Alıştırma Görevleri:
a) Okuma metninde yazar en büyük dileğinin ne olduğunu söylüyor?
b) Lütfen okuma metninin "Yazarken fark ettim" sözcüklerinden başlayıp "Değil mi Cin?" sözcükleri de dahil olmak üzere olan kısmını birebir yazın.

━━━━━ Okuma Metni

1 Haziran 2011 Çarşamba

Güzel Ve Kötü Bir Başlangıç

Uzun zamandır kendime bir blog açmayı düşünüyordum; ama nedense blog açmaya çok üşeniyordum. Dersler, kısıtlı zaman ve evet, biraz da tembellik. İnkar edemem, bazı konularda çok tembel olabiliyorum. Tembelliğin de ayrı bir güzelliği, hoş bir çekiciliği var.

Evet, bu içime rahatlık veren hoş itirafı da yaptıktan sonra, kendimi ve Cin'i bu bloglar alemine akmış görmekten büyük mutluluk duyuyorum. Her şey dün gibi geliyor gözlerimin önüne. Hayatımın ilk msn'ini alışımı hatırlıyorum. Nasıl da heyecanlanmıştım. Ergendim ve kendimi çok farklı hissetmeye başlamıştım. Sonra (o zamanlar çok moda olan chat sitelerine birkaç kez girdiğim dönemleri atlıyorum, chat sitesi de ne ola ki?) merak edip kendime facebook hesabı açmamı  hatırlıyorum. Sırf hayranı olduğum biriyle iletişim kurabilmek için, kıt ingilizcemle de olsa, belki sohbeti ilerletiriz, falan fistan oluruz gibi saçma salak hayallerle, hep çok gereksiz bulduğum twitter hesabı açışımı da hatırlıyorum. İşte şimdi de ilk blogumu açmış bulunmaktayım. Yeni umutlar, yeni heyecanlar. Tamam, o kadar abartmayayım; ama gerçekten de bir bloga sahip olmak güzel bir duyguymuş. Artık benim de bir blogum var. Cin ve ben  bu sebeple çok seviniyoruz; çünkü  yaşadıklarımızı, düşüncelerimizi, hayat görüşlerimizi, dünyamızı anlatabileceğimiz bir fırsat var karşımızda. Düşüncenin, bir fikir sahibi olmanın ve bunu başkalarıyla paylaşmanın öneminin ve gücünün farkındayız.

Tüm bunları söyledikten sonra, en büyük dileğimden de sizlere bahsetmek istiyorum: Umarım sansür yemeyiz. Bin bir umutlarla açtığım bu blog, umarım yasak kelimeler yüzünden sansüre uğramaz.

Yazarken fark ettim de, 'yasak' demişim, bu da yasakmış. Dilim dolaştı, afedersiniz. Kötü bir başlangıç yaptık, söz valla bir daha olmayacak. Değil mi Cin?

━━━━━━━━━━
━━━━━ Liste

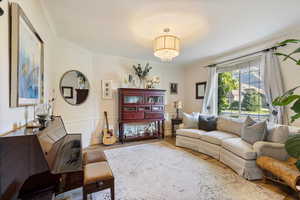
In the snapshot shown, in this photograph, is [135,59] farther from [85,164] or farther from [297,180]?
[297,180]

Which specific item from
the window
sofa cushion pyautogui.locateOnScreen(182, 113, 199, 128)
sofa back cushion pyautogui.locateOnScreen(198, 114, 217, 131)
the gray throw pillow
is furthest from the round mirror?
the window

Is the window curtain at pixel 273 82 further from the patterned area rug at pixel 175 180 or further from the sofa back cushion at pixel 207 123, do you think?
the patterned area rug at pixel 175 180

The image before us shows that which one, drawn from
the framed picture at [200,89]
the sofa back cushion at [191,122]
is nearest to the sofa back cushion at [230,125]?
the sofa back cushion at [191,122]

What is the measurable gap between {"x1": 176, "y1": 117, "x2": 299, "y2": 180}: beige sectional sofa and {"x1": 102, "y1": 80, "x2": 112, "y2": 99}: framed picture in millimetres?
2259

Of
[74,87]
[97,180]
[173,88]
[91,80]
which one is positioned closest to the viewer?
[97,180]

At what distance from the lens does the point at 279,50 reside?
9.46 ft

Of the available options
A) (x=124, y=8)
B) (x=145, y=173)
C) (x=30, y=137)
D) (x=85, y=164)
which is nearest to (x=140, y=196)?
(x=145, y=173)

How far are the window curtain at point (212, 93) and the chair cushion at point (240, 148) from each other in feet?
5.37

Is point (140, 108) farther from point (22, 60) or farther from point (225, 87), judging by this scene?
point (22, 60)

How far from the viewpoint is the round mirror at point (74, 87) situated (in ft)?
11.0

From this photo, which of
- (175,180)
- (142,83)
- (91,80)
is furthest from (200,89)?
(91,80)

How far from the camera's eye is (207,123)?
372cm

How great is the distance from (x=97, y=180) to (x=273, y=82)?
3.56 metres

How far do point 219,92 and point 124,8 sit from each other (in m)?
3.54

━━━━━━━━━━
━━━━━ Liste

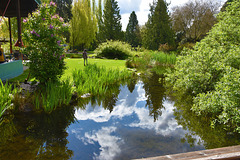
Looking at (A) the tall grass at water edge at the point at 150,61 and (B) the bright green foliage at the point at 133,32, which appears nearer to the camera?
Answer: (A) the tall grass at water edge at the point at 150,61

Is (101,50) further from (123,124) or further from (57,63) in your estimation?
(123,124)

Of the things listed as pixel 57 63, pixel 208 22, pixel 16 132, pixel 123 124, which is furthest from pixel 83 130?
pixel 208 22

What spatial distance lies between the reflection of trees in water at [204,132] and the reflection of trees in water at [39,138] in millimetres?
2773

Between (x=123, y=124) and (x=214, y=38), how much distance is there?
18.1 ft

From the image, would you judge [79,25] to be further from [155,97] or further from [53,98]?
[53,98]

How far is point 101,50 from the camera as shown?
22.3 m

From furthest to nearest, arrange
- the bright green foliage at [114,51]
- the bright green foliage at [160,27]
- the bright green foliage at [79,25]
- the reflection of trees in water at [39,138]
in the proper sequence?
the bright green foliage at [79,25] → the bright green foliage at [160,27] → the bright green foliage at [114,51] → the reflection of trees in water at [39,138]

━━━━━━━━━━
━━━━━ Liste

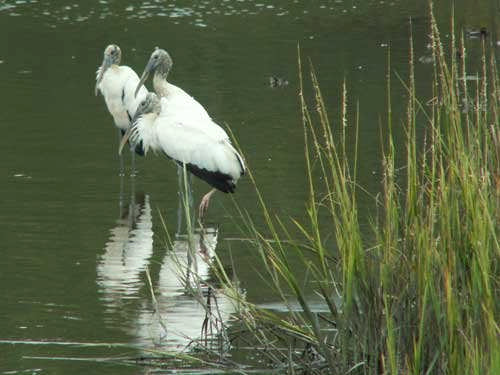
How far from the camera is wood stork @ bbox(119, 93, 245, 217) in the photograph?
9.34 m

━━━━━━━━━━

Görevlerin Cevapları:
a) Sansür yememek, yani açtığı blogun yasak kelimeler yüzünden sansüre uğramaması.

b)
Yazarken fark ettim de, 'yasak' demişim, bu da yasakmış. Dilim dolaştı, afedersiniz. Kötü bir başlangıç yaptık, söz valla bir daha olmayacak. Değil mi Cin?